### Records shown
◆ ◆ ◆ ◆ ◆

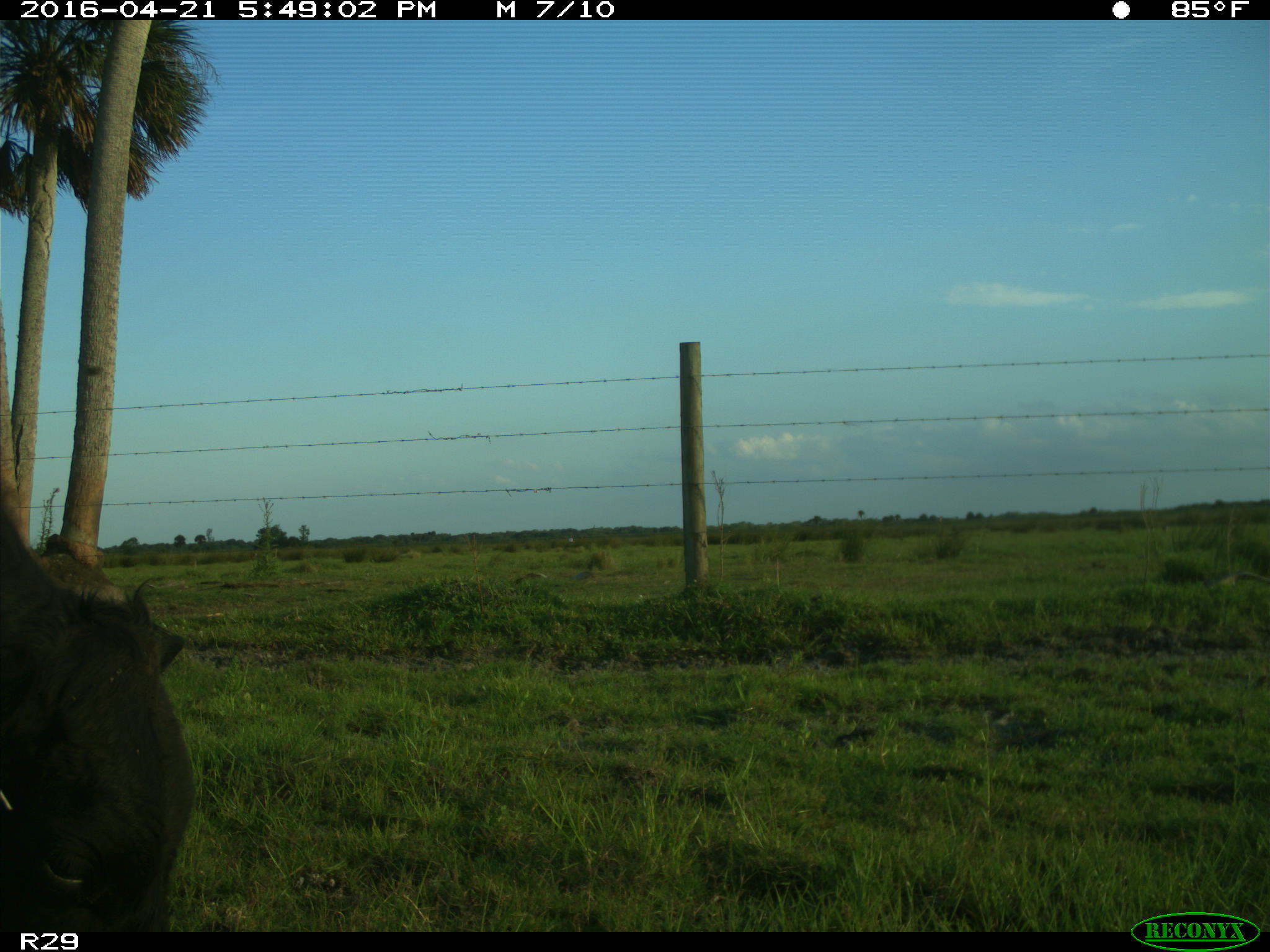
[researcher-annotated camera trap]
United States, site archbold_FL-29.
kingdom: Animalia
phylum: Chordata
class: Mammalia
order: Artiodactyla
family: Bovidae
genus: Bos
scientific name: Bos taurus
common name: domestic cow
Bos taurus (domestic cow).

◆ ◆ ◆ ◆ ◆

### Exercise requirements
With the pictures removed, print the entries above exactly.

### Output of the task
[researcher-annotated camera trap]
United States, site archbold_FL-29.
kingdom: Animalia
phylum: Chordata
class: Mammalia
order: Artiodactyla
family: Bovidae
genus: Bos
scientific name: Bos taurus
common name: domestic cow
Bos taurus (domestic cow).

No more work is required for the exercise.